Orthorhombic structure changes to monoclinic at 95.5 C; melting occurs at 119 C.
Structure involves strong 8-member rings loosely bonded to other rings.
This (i.e. weak bonds) accounts for its low melting point.

Diamond:

Very strong tetrahedral bonding of one carbon to 4 neighbors.
Not close packed (only 34% of space filled).
Fairly wide spacing of carbon sheets parallel to {111} accounts for the octahedral cleavage.

Graphite:

Strong 6-membered rings where each carbon has 3 near neighbors.
The 4th valence electron is free to wander (metal-like) which accounts for the excellent electrical conductivity.
The long distance (again, weak bonds) between sheets accounts for the softness of graphite.
Far from closest packed - only 21% of space filled.

Key Points: Sulfides

Majority of metal ore minerals are sulfides
Hard to generalize about structure although most sulfides have structures related to or derived from a few basic ones.
Polymorphism is fairly common.
Reasonable to consider sulfides as nearly close packed structures.
Largely covalently bonded because generally transition metals (Periodic Table again).
Generally soft, pliable minerals.
Little if any solid solution with "ionic" group Ia and IIa elements.
Commonly difficult to 'charge balance' sulfide formulas especially when they involve semimetals such as Se and As.

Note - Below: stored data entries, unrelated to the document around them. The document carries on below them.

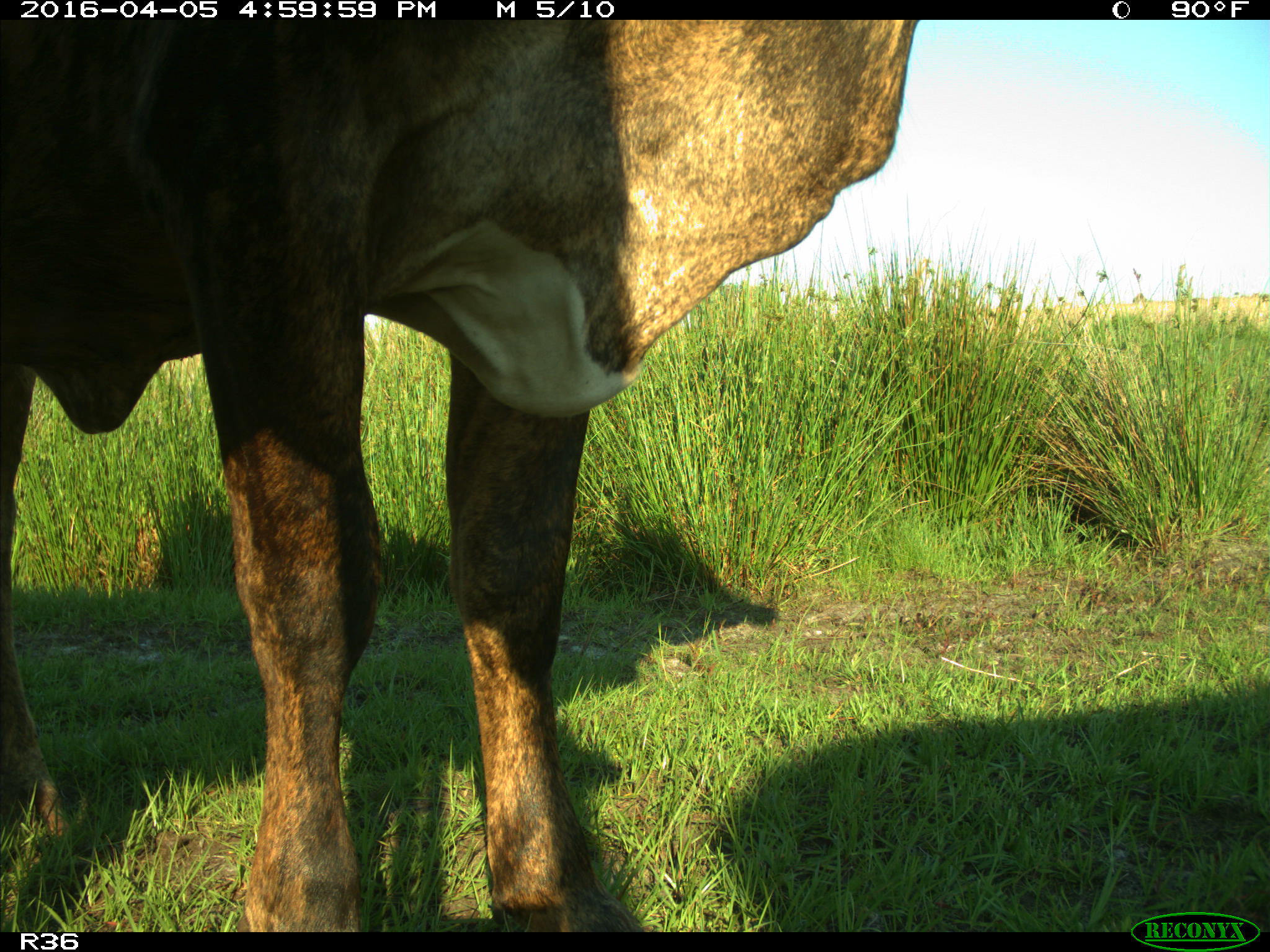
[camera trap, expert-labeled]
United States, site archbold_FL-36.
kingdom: Animalia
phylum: Chordata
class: Mammalia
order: Artiodactyla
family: Bovidae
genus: Bos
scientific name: Bos taurus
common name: domestic cow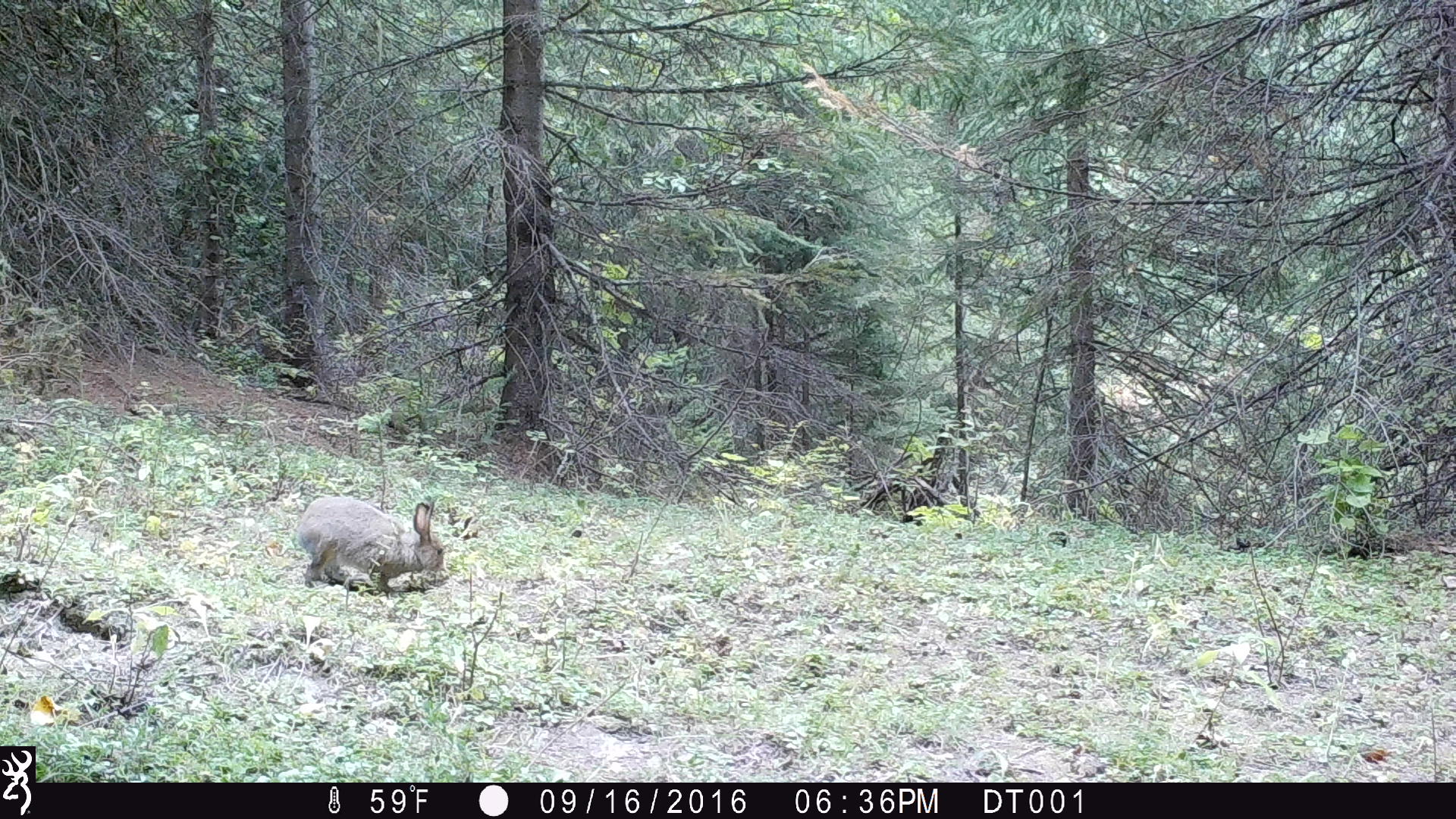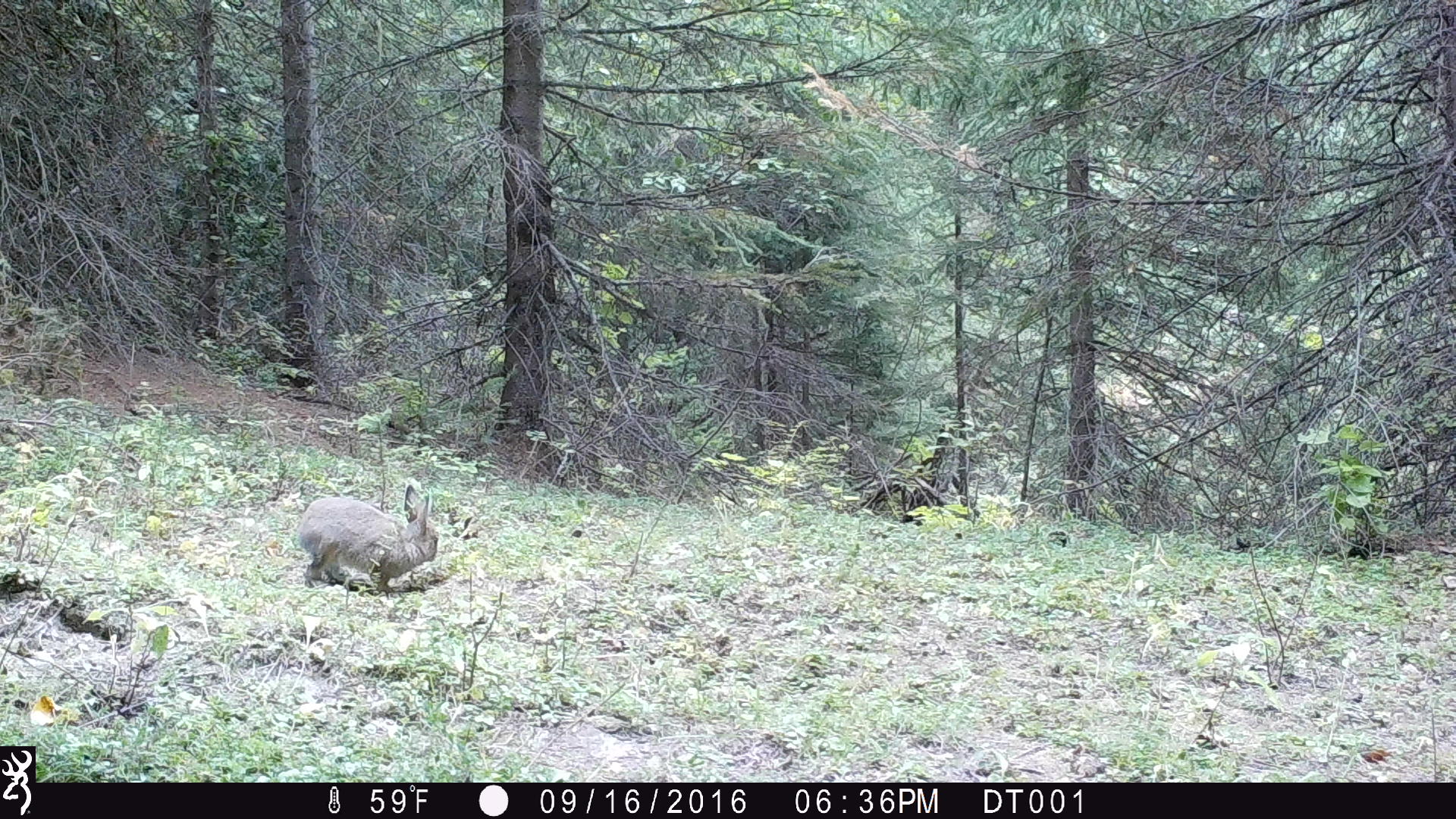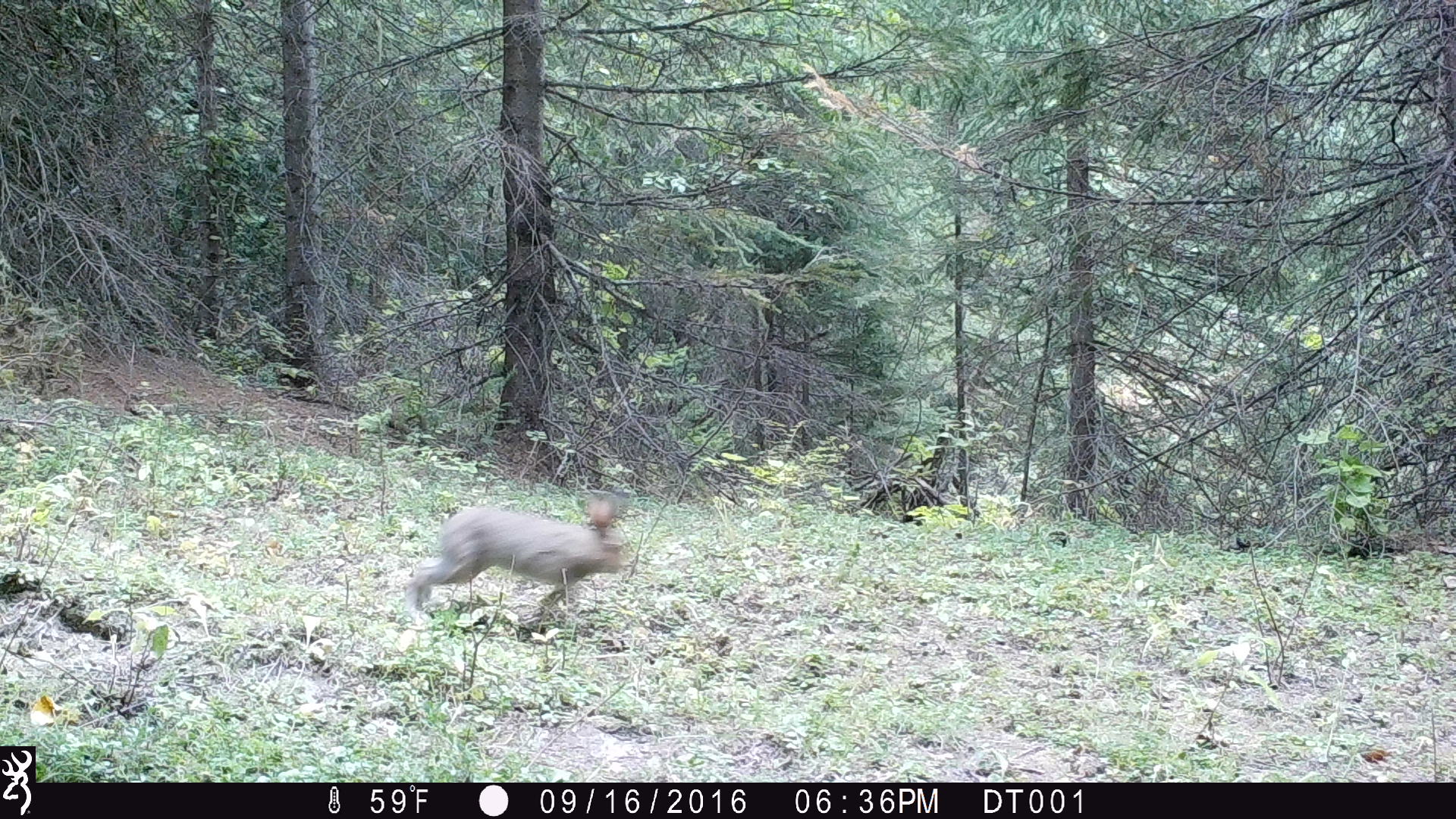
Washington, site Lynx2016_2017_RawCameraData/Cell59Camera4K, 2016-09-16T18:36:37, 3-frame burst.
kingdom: Animalia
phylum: Chordata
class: Mammalia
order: Lagomorpha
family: Leporidae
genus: Lepus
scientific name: Lepus americanus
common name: snowshoe hare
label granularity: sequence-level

Types of solid solution and structural derivations in sulfides: Substitution, omission, addition and distortion.

Look at the sphalerite structure (10-15a), the derivative chalcopyrite structure (10-15b), the derivative tetrahedrite structure (10-15c), and the wurtzite structure. What is the symmetry of chalcopyrite? Compare the sphalerite structure to that of diamond.

Look at the pyrite structure (10-17a) and compare to halite. What would you predict the symmetry of pyrite to be? Also consider marcasite (10-17b).